When Ben or Dick made friends of lonely kids stuck in melancholy and loveless wards, even if the talk was gauche, it seemed real in some way. Possibly Doctor Kildare and Mr Casey were better actors. The actors though, who are stuck in All Saints can't do a single thing about their dialogue or pastecard situations.

Meantime, back on the stark boatramp the brave chappies from All Saints are requesting locals to assist them in their desperate efforts to get the over-bleeding woman helped up the jetty towards a mint-new gleaming ambulance. When the weeping young husband tries to hop in the back of the van to be with his missus, he is forbidden by the head doctor.

Back at base the lovelorn women nurses fantasise about senior surgeons giving them what they really want, because it's hard being a lonely nurse in a place filled with agony, the agony of having no dialogue or even the remotest interesting situation in a drama that isn't dramatic or funny. Like death, it just goes on and on. For exactly one hour. Then it stops and you watch something else or die.
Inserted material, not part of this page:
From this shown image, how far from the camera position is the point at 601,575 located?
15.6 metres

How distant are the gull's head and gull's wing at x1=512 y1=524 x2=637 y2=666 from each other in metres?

I think what irritated me more about All Saints more than any other aspect was the pseudo-working class dialogue of the real he-men. The way nurses, doctors and other characters are depicted is not so much unreal as unalive, to all powers of wit, observation, dread, intrigue and intellect. Why can't there be a dash of pity in the soupy hospital soaps?

Or a doctor admitting that a certain patient is beyond their understanding. Perhaps it is time for characters who are memorable rather than marble. If they were, we could identify with them, perhaps, sympathise. Why are there never any lonely neurotic newsagents as patients?